Tükendi
Stok AlarmıOkuyucunun, Allah’ın kelamını daha iyi anlamasını ve bu konuda daha çok geniş bir perspektife sahip olmasını sağlama açısından bize bu eseri hazırlamayı nasip eden Allah’a hamd olsun. Salât ve selam, Allah’ın kelamını tebliğ edip açıklayan Allah Rasûlü’nün, onun âlinin ve ashabının üzerine olsun. Asıl konuya gelince;
Kur’ân, âlemlerin rabbi tarafından insanlara bir rahmet, öğüt, hidayet, müjde ve uyarı olsun diye apaçık bir Arapçayla indirilmiş nurlu ve eşsiz bir kitaptır. Allah Rasûlü (s.a.v.), onun açıklamasını vahiy yoluyla öğrenmiş ve ashabına öğretmiştir. Müslümanlar, geçen zamanla birlikte Arap dilinin değişime uğraması, yabancı milletlerin Müslüman olması, yeni kültürlerle karşılaşılması ve felsefe kitaplarının Arapçaya tercüme edilmesi gibi nedenlerden dolayı sahabe dönemine nazaran Kur’ân’a yabancılaştılar ve onun ayetlerini kavramada zorlandılar. Bunun üzerine tefsir âlimleri, Kur’ân’ın kapalı yerlerinin izah edilmesi, bidatçiler ve zındıklar tarafından ortaya atılan şüphelerin giderilmesi, aralarında çelişki varmış gibi görülen ayetlerin uzlaştırılması gibi amaçlarla tefsir eserleri kaleme almaya başladılar.

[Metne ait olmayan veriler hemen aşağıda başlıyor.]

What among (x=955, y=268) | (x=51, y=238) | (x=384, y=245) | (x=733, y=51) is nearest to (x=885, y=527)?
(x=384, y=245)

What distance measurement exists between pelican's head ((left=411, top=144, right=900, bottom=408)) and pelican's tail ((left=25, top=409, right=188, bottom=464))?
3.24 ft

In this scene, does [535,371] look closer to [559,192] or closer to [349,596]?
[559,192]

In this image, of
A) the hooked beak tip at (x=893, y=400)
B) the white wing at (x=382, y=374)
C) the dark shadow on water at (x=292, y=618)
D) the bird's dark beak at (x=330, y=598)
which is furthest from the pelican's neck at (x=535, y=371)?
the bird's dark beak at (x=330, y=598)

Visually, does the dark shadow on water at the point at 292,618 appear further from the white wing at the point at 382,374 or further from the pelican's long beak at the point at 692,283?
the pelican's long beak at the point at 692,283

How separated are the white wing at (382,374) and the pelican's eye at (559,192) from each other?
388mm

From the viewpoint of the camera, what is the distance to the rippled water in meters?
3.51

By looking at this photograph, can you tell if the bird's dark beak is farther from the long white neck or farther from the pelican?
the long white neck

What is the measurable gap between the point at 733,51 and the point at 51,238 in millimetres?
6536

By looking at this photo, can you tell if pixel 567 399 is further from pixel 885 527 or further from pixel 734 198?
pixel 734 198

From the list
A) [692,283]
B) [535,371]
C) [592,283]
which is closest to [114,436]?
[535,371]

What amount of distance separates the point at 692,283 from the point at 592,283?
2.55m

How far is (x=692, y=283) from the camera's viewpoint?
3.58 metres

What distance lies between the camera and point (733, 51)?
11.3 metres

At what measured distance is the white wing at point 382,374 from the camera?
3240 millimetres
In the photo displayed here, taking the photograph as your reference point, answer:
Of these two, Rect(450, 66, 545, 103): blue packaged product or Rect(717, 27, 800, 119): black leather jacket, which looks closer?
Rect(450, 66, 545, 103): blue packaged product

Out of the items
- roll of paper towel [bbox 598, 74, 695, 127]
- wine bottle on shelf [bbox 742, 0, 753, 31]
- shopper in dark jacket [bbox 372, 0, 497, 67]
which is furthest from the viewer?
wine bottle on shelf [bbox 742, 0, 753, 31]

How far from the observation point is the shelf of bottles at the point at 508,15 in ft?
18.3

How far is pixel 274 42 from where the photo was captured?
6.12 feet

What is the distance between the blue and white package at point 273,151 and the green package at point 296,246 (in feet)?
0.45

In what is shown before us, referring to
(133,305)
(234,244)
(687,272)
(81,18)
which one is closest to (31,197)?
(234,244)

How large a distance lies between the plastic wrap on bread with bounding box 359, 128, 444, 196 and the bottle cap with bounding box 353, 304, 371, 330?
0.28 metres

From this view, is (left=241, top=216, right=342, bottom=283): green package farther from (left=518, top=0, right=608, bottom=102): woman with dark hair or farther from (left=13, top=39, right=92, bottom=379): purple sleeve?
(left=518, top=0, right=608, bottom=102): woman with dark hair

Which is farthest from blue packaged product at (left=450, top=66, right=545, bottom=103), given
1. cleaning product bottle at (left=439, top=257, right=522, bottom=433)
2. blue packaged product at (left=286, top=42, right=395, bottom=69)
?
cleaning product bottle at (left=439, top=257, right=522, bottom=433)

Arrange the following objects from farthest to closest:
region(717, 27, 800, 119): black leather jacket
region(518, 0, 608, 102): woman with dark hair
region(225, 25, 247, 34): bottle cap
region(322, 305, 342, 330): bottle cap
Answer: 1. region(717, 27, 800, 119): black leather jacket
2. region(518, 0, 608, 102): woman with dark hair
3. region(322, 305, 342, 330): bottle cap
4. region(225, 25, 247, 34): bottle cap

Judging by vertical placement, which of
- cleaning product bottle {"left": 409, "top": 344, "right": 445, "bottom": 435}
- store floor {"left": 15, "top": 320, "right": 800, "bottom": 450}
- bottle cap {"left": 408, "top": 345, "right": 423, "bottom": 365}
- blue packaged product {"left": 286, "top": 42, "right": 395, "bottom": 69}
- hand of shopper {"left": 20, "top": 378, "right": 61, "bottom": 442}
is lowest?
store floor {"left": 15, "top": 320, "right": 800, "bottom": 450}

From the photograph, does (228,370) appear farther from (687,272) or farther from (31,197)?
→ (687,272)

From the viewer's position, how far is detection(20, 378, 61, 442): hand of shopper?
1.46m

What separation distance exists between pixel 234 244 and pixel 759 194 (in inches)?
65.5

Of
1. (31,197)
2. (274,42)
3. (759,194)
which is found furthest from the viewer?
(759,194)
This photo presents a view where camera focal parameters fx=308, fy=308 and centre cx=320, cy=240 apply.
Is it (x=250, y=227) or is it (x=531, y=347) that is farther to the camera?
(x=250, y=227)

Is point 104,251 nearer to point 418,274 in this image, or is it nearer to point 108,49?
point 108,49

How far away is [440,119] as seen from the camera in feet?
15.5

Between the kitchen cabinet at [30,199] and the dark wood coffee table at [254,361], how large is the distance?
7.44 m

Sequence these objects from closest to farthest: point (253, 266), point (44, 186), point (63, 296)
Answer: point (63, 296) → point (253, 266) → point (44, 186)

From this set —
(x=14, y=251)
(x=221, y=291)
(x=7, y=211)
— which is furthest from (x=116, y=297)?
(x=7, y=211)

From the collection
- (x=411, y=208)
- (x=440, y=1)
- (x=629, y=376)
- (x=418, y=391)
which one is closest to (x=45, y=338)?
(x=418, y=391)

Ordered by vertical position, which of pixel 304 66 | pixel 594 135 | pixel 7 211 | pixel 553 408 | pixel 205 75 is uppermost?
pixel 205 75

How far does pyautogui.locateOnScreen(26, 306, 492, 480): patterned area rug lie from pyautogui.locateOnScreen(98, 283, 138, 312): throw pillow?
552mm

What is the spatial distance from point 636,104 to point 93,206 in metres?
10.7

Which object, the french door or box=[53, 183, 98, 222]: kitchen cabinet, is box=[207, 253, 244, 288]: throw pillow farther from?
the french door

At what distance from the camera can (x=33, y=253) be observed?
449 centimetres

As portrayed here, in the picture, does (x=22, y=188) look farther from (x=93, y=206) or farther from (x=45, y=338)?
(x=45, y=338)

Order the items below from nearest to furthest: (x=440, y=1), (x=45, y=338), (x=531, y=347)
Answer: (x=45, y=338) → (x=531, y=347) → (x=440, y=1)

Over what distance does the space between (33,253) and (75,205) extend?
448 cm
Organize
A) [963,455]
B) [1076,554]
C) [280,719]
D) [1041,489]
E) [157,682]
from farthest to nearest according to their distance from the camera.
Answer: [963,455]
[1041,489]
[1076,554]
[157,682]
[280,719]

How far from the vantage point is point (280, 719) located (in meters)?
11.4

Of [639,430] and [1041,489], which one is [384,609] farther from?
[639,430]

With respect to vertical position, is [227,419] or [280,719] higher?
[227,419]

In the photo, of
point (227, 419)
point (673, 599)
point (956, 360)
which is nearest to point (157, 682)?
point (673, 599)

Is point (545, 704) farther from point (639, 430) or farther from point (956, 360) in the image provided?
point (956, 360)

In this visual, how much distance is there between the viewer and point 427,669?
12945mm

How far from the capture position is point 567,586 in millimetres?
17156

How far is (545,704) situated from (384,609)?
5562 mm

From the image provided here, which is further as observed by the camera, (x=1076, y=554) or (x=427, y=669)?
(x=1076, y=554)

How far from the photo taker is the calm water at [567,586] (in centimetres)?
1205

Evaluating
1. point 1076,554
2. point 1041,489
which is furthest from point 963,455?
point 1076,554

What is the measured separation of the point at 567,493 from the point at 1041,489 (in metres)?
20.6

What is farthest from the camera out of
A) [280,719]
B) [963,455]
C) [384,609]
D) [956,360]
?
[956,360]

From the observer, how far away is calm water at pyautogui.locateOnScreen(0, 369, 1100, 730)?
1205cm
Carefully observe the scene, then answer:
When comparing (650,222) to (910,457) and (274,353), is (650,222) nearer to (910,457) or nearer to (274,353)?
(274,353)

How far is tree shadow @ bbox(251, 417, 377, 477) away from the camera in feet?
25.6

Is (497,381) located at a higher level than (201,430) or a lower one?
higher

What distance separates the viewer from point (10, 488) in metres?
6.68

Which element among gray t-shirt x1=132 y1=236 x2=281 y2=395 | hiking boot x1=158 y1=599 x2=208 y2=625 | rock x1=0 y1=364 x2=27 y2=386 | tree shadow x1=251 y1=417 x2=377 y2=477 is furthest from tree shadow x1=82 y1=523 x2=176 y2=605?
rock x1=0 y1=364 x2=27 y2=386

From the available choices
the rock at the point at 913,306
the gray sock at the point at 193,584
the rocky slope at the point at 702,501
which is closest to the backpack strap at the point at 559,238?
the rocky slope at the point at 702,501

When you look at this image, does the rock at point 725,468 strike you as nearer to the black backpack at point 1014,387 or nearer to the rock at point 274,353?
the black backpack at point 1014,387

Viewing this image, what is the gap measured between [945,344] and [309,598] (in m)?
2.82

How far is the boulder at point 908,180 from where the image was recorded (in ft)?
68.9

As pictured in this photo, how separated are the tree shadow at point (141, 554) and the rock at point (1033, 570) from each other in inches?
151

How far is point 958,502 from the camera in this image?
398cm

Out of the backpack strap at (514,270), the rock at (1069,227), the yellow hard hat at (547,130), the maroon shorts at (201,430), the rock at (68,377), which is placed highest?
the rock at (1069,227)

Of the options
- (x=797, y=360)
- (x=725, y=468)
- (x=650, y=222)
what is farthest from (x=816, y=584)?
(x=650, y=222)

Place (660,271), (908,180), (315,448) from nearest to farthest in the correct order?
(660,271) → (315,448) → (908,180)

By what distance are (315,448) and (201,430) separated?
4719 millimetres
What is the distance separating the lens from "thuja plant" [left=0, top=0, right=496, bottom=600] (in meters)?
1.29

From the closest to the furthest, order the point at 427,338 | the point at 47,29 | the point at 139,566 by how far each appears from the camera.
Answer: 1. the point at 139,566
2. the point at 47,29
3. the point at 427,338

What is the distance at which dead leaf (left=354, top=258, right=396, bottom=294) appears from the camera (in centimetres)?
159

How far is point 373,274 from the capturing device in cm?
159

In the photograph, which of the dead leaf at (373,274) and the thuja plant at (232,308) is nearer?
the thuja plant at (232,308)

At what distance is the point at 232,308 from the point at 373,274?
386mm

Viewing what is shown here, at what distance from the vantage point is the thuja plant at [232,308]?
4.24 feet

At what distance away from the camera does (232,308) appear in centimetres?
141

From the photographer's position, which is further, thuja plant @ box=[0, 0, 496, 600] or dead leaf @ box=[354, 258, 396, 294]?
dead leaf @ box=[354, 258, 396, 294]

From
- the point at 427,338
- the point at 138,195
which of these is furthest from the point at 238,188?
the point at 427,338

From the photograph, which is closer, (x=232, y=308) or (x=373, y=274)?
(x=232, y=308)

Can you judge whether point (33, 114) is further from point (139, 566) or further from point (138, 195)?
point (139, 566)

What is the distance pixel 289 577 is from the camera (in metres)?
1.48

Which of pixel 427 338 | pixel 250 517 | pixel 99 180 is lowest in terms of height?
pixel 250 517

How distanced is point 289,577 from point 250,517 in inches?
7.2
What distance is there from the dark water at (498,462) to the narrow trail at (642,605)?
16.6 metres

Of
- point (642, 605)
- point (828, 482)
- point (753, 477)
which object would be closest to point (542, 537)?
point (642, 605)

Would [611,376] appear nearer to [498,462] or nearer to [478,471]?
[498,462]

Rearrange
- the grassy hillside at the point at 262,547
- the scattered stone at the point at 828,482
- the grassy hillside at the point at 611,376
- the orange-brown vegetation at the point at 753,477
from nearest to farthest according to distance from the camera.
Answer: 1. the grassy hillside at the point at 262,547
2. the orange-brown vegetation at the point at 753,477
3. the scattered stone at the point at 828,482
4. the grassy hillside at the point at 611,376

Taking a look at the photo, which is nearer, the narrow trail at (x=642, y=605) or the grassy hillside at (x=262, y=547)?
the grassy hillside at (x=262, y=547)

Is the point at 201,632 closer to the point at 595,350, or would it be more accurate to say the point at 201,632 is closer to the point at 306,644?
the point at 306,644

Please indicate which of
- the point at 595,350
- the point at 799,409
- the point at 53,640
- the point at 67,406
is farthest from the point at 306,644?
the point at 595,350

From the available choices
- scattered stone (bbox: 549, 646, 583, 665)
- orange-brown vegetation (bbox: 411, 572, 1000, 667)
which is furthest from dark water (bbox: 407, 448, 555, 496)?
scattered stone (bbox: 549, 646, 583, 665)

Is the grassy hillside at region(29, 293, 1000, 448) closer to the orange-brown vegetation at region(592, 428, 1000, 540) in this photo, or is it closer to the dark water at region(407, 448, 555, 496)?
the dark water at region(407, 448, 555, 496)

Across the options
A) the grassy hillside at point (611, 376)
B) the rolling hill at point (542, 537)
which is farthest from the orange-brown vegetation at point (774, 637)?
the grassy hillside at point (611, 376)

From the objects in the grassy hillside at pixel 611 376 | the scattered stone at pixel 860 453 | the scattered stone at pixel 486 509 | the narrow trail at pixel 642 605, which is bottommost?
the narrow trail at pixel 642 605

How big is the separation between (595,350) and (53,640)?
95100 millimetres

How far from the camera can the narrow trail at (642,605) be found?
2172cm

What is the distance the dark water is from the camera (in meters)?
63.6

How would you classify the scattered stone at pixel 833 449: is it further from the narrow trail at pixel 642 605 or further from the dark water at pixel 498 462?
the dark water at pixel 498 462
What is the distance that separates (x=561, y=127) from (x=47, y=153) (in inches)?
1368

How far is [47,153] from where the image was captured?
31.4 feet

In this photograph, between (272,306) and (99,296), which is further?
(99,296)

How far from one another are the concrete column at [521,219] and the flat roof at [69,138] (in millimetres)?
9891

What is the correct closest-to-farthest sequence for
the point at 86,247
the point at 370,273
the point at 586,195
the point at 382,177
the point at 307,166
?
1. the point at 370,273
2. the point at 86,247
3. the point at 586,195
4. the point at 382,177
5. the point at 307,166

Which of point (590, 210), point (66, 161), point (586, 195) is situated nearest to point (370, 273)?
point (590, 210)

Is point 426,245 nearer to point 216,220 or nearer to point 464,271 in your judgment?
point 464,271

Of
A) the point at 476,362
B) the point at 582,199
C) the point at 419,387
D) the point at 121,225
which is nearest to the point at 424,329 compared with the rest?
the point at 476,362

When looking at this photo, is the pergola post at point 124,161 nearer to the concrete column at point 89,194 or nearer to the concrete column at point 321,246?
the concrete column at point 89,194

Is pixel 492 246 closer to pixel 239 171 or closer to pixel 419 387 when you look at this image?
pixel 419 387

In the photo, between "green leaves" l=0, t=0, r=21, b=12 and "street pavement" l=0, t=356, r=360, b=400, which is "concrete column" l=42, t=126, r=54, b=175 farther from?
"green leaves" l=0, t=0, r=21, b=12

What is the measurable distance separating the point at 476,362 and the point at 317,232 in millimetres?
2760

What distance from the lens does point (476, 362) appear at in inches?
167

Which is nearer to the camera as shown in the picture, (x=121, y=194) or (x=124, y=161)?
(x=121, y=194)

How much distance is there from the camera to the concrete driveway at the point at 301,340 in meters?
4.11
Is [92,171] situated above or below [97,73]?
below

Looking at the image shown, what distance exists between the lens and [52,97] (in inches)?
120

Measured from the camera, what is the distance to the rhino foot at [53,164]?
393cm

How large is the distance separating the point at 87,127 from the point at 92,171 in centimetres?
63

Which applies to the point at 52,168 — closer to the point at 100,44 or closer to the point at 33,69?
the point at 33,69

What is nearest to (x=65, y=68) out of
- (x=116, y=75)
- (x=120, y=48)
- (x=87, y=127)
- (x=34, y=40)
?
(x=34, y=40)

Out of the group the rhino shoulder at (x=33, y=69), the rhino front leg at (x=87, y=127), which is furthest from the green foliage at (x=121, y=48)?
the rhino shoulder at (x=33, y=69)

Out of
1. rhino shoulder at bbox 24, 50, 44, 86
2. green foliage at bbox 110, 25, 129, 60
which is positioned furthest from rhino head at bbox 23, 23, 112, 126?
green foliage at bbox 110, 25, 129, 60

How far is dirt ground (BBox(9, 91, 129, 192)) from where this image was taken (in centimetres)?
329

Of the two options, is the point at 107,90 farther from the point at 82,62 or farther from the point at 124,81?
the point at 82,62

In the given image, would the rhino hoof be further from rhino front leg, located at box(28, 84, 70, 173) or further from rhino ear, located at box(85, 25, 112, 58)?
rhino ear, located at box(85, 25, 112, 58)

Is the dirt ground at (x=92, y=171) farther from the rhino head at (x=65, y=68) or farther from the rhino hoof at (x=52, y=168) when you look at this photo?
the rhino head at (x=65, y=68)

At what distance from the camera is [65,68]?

Bu konuda yazılan eserler, kimi zaman bazı ayetlerin tefsiri ile sınırlı tutulmuş, kimi zaman da Kur’ân’ın tefsirini bütünüyle kapsamıştır. Geçen zamanla birlikte tefsir ilmi gelişip sistemleşince sonradan gelen her bir müfessir, önceki tefsir eserlerini bazı yönlerden eleştirerek, eksik ve hatalı gördüğü yönlerini tamamlamak ve düzeltmek amacıyla bir tefsir eseri kaleme almıştır. Kimi zaman da bir müfessir, ömrü boyunca Allah’ın kelamı ile ilgili elde ettiği birikimini ortaya koymak amacıyla bu ilim dalında eser telif etmiştir.
Böylece günümüze dek farklı yöntemlerle yazılan tefsirler, Allah’ın kelamına daha geniş bir perspektiften bakılmasını, “mezhep taassubu, Arap dilinin değişime uğraması, coğrafi ve siyasi faktörler” gibi nedenlerden dolayı Kur’ân’ın selefin anlayışına ve yöntemine göre tefsir edilmesi noktasında yaşanan görüş ve yöntem sapmalarının ortaya çıkarılmasını sağlamıştır. Geçen zamanla birlikte Kur’ân ile ilgili ortaya atılan şüphelerin giderilmesinde rol oynamıştır.
Bu açıdan geçmişten günümüze dek değişik yöntemlerle ve farklı mezheplere/görüşlere sahip önde gelen müfessirler tarafından kaleme alınan tefsir eserlerinin okunup incelenmesi ve karşılaştırılması, Allah’ın kelamının selefin anlayışına ve yöntemine göre anlaşılmasına yardımcı olacak, bu alanda selefin çizgisinden meydana gelen sapmaların ortaya çıkarılmasını sağlayacaktır. Yine fıkhi meselelerle ilgili yaşanan ihtilafların kaynaklarının öğrenilmesine ve ilgili konuda sahih delile dayalı doğru görüşün tespit edilmesine vs. katkıda bulunacaktır.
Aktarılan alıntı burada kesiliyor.